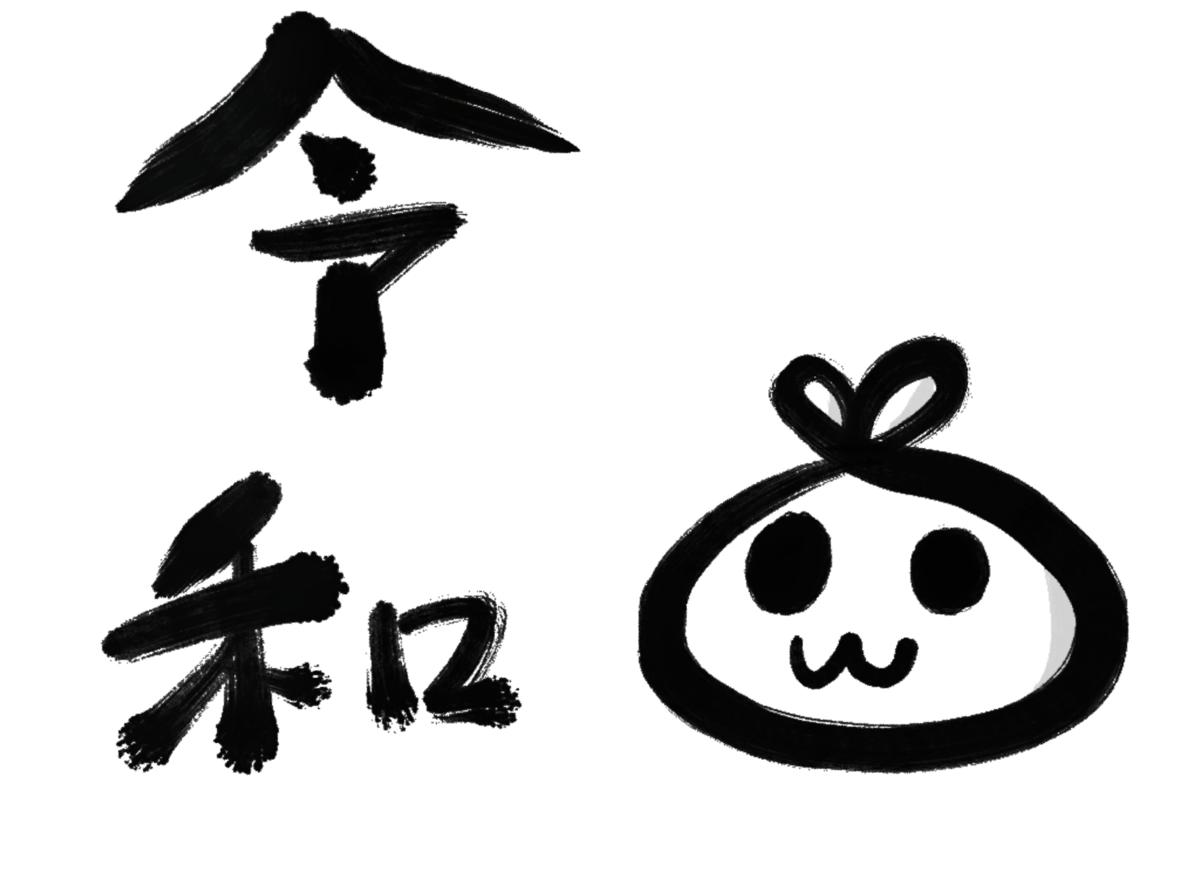 f:id:make_usagi:20210913203756p:plain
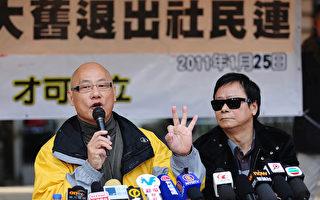 陈伟业(左)和黄毓民25日在记者会上正式退党。(摄影:潘在殊/大纪元)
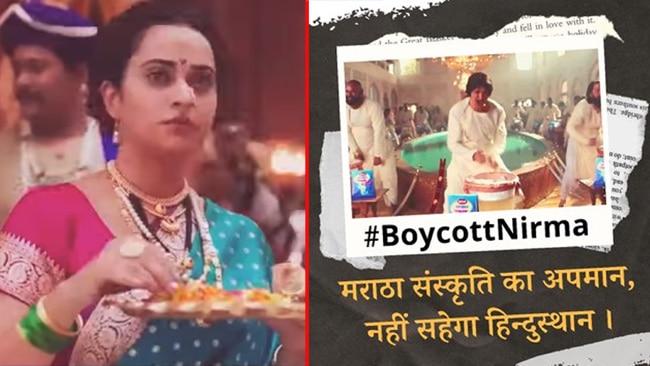 BoycottNirma Twitter Trend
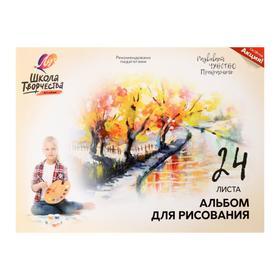 Альбом для рисования А4, 24 листов на скрепке «Луч» Сквер, блок офсет 100 г/м2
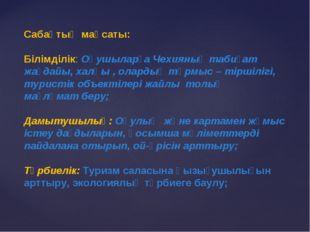 Сабақтың мақсаты: Білімділік: Оқушыларға Чехияның табиғат жағдайы, халқы , ол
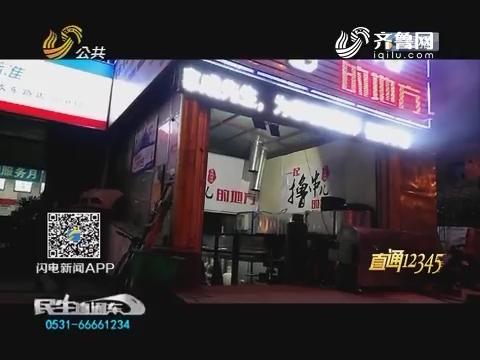 【直通12345】济南:露天烧烤 请勿任性(三)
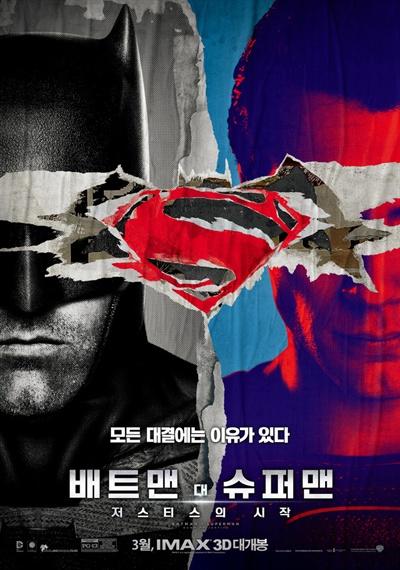 영화 <배트맨 대 슈퍼맨: 저스티스의 시작>의 포스터.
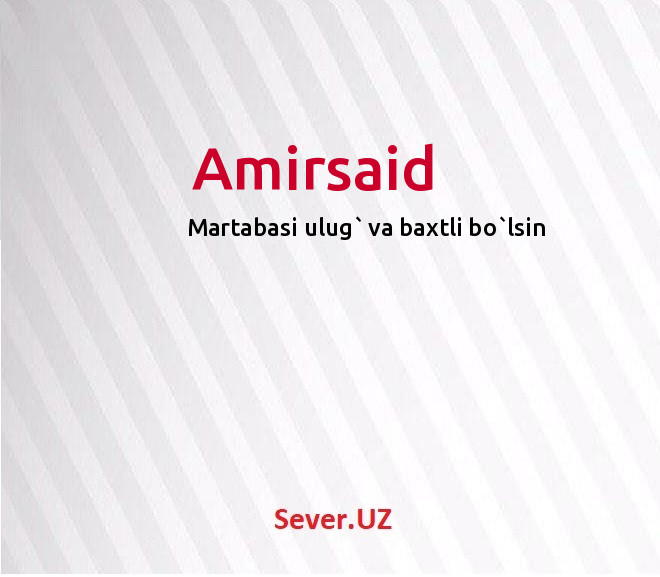Amirsaid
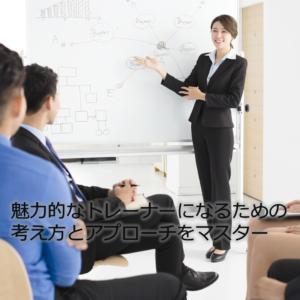 魅力的なトレーナーになるための考え方とアプローチをマスター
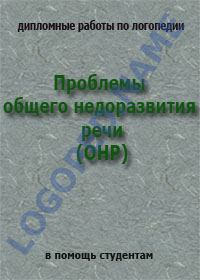 Вся логопедия Дипломные работы по логопедии Проблемы общего  logoped дипломы ОНР Данный сборник дипломных работ
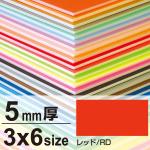 ニューカラーボード 5mm厚 3×6 レッド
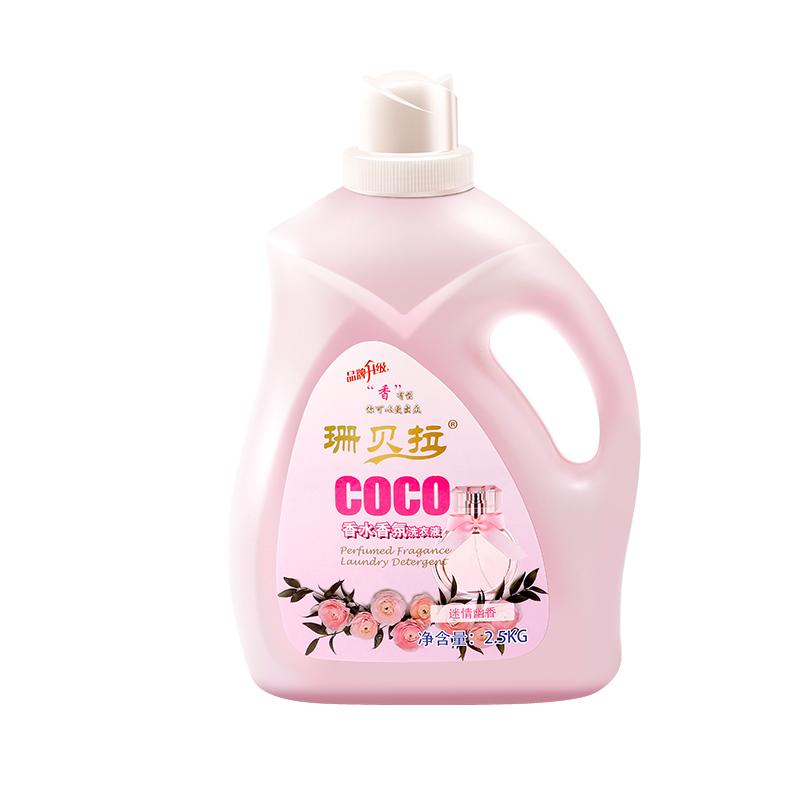 coco香水洗衣液香味持久家用手洗专用机洗内衣裤桶装去静电洗衣液
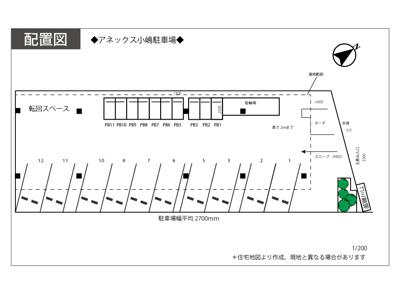 【区画図】アネックス小嶋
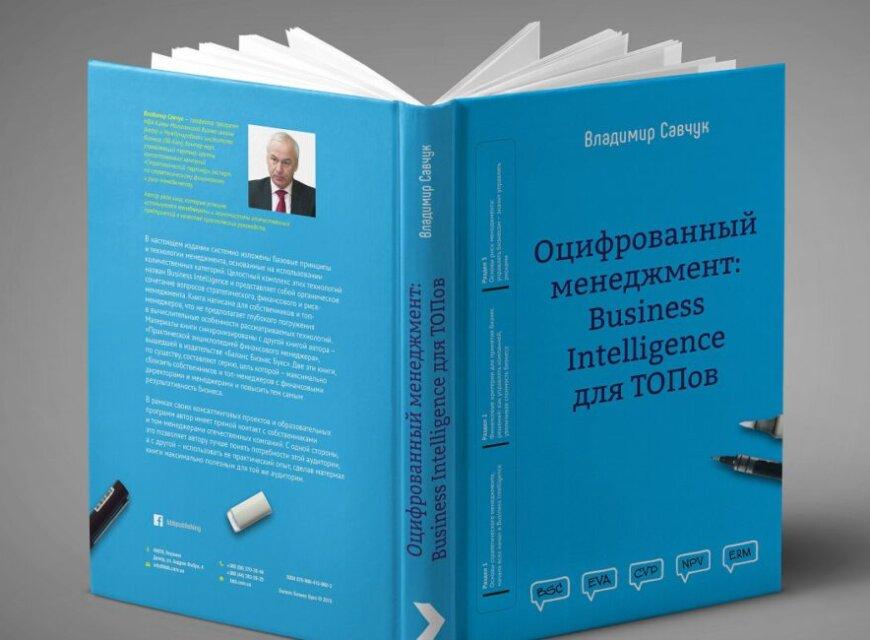 Владимир Савчук Оцифрованный менеджмент: Business Intelligence для ТОПов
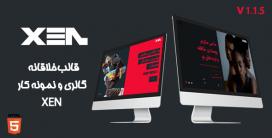 قالب XEN | قالب HTML گالری و نمونه کار سن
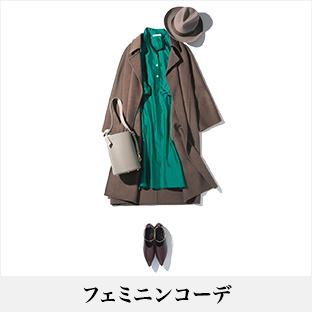 40代ファッション フェミニンコーデ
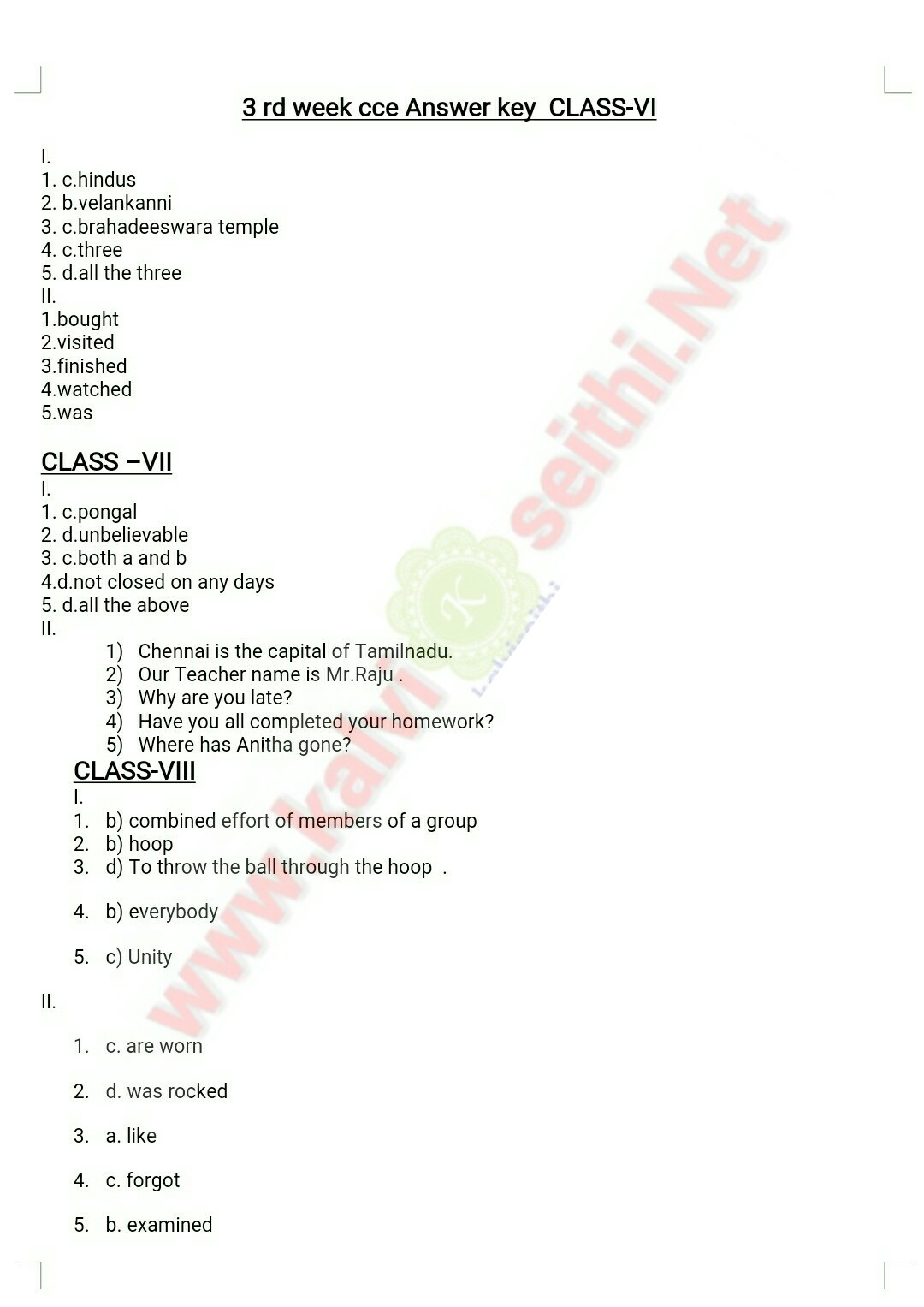 Cce Worksheet 3rd Week English Answer Key 6 To 8th Std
※
> _YOUR OBJECTIVE_
When you copy the entries above, reproduce each line exactly and leave out any pictures.

> _ANSWER_
 f:id:make_usagi:20210913203756p:plain
 陈伟业(左)和黄毓民25日在记者会上正式退党。(摄影:潘在殊/大纪元)
 BoycottNirma Twitter Trend
 Альбом для рисования А4, 24 листов на скрепке «Луч» Сквер, блок офсет 100 г/м2
 Сабақтың мақсаты: Білімділік: Оқушыларға Чехияның табиғат жағдайы, халқы , ол
 【直通12345】济南:露天烧烤 请勿任性(三)
 영화 <배트맨 대 슈퍼맨: 저스티스의 시작>의 포스터.
Amirsaid
 魅力的なトレーナーになるための考え方とアプローチをマスター
 Вся логопедия Дипломные работы по логопедии Проблемы общего  logoped дипломы ОНР Данный сборник дипломных работ
 ニューカラーボード 5mm厚 3×6 レッド
 coco香水洗衣液香味持久家用手洗专用机洗内衣裤桶装去静电洗衣液
 【区画図】アネックス小嶋
 Владимир Савчук Оцифрованный менеджмент: Business Intelligence для ТОПов
 قالب XEN | قالب HTML گالری و نمونه کار سن
 40代ファッション フェミニンコーデ
 Cce Worksheet 3rd Week English Answer Key 6 To 8th Std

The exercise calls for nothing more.